> Отрывок:
^^^^^^^^
Ассоциативный флорообраз часто имеет в своей основе не только растительный гипероним (цветок, дерево, пейзаж), но и какое-нибудь определение – к примеру, «голубой цветок», «красный цветок», «цветы зла», «цветы-птицы», «чудовищный пейзаж», «цветок-сифилис». К этой категории относятся также и фитонимы-неологизмы, т. е. названия растений, придуманные авторами («катлеи» Пруста) и дримонимы, транслируемые автором как нечто большее, чем просто лес или парк, – как особый, глубокий, психологический или метафизический образ (сад Элизиум у Руссо, «лес крови» у Шатобриана, сад Параду у Золя).
^^^^^^^^
> Фрагмент набора данных:
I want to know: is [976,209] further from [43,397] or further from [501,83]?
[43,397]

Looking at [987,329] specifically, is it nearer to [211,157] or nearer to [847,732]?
^^^^^^^^
> Условие задания:
Ответьте на вопросы по отрывку.
(a) Какие три растительных гиперонима названы в отрывке?
(b) Что в отрывке называется фитонимами-неологизмами?
(c) Какой сад упомянут в отрывке в связи с Золя?

> Решение:
(a) В отрывке названы гиперонимы «цветок», «дерево» и «пейзаж».
(b) Фитонимами-неологизмами называются названия растений, придуманные авторами, например «катлеи» Пруста.
(c) В связи с Золя упомянут сад Параду.